From C7 (that's cervical) to tail,
I've got to find and number every bone,
At "lumbo sacral" all my senses fail,
"Oh what a piece of work is man!" I moan.
   This list is just the tip of the iceberg,
    Leave my deeper functions alone, you perve.

Thursday, February 2, 2012

XXII pancakes

You are so stacked it's quite hard not to drool,
It doesn't matter to me if you stuff
With blueberries or nuts, even plain's cool,
You smell so dreamy I can't get enough.
Oh Pancakes, you're the paragon of sweet.
You rise high, far above all breakfast food.
You queen it over bacon, eggs, complete--
ly self assured, and buttery to boot.
You're always happy to experiment,
With jelly's, jams, and honeys of all kinds,
When you sport only syrup I'm content,
Then you wear chocolate chips and blow my mind.
     This love affair will not make me thinner,
      Breakfast takes over even my dinner.

Wednesday, February 1, 2012

XXI Capt.
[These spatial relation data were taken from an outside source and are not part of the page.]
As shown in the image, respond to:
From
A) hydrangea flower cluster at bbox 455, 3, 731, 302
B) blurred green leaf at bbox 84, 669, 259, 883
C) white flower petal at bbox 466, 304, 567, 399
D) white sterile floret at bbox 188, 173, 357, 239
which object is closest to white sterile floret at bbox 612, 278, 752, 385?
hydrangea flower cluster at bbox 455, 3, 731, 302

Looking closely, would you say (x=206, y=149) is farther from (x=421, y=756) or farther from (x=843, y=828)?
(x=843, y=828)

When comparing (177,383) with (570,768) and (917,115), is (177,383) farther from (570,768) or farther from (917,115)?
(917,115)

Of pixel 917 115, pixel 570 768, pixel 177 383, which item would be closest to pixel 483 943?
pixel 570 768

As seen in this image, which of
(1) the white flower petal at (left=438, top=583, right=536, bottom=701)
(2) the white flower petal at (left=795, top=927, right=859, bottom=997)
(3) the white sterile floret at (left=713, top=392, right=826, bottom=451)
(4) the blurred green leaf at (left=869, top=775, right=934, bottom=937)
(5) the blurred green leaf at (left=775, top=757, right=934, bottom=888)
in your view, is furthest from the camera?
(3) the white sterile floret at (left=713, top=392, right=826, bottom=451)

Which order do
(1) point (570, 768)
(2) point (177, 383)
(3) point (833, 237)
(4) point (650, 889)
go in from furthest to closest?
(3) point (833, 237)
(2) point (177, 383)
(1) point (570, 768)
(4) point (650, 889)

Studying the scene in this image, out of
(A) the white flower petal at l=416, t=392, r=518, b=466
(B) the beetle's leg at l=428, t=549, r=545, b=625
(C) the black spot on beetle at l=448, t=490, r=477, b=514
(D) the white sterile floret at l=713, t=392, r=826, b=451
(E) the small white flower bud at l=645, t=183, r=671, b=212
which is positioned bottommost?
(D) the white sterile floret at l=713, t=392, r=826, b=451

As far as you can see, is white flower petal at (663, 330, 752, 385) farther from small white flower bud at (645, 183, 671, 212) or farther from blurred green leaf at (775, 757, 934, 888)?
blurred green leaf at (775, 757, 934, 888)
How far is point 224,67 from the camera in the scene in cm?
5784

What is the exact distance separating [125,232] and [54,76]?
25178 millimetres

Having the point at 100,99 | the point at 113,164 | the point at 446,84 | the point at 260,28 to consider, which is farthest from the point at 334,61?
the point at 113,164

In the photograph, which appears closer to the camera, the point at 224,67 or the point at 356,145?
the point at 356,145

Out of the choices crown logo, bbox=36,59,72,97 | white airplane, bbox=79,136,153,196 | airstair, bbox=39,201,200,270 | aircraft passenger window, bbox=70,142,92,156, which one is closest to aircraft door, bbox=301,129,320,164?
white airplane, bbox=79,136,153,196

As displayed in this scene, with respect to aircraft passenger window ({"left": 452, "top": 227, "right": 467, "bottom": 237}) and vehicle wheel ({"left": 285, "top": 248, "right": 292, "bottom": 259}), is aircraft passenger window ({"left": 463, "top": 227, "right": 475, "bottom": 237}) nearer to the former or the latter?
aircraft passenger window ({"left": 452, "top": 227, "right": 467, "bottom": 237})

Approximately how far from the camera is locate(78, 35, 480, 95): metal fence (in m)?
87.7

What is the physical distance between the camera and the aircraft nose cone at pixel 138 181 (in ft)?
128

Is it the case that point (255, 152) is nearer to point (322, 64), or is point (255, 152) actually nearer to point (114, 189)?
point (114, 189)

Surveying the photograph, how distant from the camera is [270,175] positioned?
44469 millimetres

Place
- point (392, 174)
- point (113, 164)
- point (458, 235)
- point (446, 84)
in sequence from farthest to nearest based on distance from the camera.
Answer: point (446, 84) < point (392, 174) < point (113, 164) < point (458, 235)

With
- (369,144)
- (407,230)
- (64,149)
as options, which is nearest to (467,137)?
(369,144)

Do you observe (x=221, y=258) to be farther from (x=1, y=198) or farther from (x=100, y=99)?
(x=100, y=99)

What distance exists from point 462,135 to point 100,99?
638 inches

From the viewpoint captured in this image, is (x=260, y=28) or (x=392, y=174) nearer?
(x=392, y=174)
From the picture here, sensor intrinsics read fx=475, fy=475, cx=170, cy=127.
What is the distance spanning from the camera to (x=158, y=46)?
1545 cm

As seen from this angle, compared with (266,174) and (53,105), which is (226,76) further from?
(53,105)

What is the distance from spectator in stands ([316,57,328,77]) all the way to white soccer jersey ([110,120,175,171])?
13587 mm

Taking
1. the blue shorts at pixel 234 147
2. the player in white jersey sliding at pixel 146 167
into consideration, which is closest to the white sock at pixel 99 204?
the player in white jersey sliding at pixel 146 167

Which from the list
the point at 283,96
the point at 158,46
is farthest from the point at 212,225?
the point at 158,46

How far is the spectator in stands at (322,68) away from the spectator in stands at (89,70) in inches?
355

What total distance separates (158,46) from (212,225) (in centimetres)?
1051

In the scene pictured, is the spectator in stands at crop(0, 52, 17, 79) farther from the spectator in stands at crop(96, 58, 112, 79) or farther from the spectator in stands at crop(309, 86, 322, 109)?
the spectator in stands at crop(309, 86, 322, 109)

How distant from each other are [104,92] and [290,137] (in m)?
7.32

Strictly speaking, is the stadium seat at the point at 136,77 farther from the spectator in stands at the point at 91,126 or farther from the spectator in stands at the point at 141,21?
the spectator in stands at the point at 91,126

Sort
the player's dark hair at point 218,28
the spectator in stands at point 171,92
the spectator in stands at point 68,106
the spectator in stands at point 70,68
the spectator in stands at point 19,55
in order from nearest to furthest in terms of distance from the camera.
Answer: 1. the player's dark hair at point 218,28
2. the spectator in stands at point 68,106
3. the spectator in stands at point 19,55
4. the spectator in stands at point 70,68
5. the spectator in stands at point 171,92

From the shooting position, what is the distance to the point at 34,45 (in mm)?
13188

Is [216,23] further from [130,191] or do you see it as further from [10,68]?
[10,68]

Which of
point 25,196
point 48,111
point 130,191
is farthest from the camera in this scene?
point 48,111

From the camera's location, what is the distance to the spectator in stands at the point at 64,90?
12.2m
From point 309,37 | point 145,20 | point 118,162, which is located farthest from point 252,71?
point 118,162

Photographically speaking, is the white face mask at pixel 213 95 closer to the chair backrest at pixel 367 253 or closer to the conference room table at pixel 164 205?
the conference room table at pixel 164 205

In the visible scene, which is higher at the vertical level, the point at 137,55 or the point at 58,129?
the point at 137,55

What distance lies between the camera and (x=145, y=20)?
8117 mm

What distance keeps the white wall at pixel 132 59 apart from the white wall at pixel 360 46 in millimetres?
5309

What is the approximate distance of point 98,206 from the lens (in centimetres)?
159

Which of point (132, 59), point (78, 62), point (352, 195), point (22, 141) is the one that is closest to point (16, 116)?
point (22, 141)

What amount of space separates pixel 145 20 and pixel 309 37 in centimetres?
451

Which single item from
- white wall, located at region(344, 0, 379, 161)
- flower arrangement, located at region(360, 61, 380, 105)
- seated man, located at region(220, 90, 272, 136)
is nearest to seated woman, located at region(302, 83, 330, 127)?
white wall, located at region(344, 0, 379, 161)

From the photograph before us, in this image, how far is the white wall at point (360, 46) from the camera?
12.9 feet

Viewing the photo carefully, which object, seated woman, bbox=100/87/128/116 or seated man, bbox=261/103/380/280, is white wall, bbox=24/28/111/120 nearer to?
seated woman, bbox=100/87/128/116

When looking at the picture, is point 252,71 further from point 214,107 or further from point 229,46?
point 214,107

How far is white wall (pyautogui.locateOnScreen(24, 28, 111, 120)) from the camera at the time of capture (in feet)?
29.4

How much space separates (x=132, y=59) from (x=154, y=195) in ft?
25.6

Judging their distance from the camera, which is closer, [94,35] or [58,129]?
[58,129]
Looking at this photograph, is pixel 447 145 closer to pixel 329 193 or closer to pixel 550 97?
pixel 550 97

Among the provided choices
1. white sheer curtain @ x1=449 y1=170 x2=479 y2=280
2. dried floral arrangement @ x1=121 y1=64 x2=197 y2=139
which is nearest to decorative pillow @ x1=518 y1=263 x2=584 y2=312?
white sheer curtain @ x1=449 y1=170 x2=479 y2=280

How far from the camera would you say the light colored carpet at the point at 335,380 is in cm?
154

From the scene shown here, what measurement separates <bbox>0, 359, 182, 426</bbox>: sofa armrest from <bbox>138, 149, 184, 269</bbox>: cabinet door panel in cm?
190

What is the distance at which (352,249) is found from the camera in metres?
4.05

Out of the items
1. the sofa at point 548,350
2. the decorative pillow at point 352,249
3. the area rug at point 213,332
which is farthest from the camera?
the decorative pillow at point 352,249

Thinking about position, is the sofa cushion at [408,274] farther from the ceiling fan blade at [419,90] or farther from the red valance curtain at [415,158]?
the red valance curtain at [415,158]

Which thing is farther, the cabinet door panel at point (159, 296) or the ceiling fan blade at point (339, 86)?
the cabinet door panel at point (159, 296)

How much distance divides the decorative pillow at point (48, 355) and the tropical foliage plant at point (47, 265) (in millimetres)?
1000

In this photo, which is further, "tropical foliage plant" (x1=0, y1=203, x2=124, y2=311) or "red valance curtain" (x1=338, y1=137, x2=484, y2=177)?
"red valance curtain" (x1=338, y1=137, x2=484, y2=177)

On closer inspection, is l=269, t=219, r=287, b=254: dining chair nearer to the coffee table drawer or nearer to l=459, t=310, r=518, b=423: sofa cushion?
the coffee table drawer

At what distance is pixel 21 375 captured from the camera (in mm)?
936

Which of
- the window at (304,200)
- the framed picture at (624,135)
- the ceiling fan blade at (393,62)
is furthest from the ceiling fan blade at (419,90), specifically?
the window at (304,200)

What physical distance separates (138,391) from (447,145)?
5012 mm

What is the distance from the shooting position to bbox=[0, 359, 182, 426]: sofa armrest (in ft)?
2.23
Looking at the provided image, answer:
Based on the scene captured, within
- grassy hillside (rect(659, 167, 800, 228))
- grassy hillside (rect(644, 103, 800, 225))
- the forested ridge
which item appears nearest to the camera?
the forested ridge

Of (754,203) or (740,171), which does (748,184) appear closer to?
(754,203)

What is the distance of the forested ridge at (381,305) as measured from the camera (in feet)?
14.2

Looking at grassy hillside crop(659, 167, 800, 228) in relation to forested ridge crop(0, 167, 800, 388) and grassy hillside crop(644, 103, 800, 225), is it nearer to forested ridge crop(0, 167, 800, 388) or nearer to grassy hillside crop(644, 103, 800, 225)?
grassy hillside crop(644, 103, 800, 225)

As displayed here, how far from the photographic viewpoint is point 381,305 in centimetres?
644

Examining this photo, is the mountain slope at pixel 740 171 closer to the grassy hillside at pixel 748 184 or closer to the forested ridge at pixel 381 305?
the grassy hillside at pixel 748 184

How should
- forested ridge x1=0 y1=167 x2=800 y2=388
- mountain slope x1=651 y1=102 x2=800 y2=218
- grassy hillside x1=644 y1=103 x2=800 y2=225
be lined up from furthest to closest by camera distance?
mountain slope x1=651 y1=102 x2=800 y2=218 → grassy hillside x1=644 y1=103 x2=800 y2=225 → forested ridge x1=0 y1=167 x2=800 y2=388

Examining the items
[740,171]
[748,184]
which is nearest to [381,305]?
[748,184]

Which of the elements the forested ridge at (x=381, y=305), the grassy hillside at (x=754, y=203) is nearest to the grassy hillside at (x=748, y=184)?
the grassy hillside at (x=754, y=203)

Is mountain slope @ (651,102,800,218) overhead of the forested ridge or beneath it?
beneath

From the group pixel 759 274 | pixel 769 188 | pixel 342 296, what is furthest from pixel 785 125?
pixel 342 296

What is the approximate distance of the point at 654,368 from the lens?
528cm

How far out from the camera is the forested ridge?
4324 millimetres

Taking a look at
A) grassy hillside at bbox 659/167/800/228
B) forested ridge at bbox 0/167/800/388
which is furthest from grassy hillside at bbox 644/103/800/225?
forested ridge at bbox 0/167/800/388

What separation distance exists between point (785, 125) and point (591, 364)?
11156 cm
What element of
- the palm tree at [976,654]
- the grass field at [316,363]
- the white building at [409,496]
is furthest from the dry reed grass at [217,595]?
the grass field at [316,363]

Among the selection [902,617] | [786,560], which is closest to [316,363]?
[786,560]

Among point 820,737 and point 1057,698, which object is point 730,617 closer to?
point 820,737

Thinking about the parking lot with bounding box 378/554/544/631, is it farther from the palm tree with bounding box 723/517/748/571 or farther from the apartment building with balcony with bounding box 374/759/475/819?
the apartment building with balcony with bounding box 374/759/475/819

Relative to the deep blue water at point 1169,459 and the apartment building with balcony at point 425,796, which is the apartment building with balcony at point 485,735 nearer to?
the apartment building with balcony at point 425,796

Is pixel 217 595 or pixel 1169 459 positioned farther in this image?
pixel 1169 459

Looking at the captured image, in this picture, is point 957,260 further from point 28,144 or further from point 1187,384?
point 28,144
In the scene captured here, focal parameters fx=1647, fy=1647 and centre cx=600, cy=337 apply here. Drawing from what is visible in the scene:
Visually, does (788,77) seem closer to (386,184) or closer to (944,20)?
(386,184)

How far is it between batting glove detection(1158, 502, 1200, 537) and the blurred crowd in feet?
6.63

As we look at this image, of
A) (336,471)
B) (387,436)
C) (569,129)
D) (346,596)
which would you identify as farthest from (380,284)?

Tightpants

Some men win every war to which they ride,
And fly home righteous on the winds of Fate,
Which clearly will be ever on their side,
Because their morals are both pure and straight.
Some men fight just so they might run again,
Or run, so that they'll get to fight some more,
Or breathe free air, or choose what kind of pain
The might inflict when settling old sore scores.
Some people find life in the in-between,
In nowhere, and the freedom that it grants,
Their ethics aren't particularly clean,
And they look mighty handsome in tight pants.
    You heart flies true, whatever's in your hold,
    You'll ever float my boat Captain Reynolds.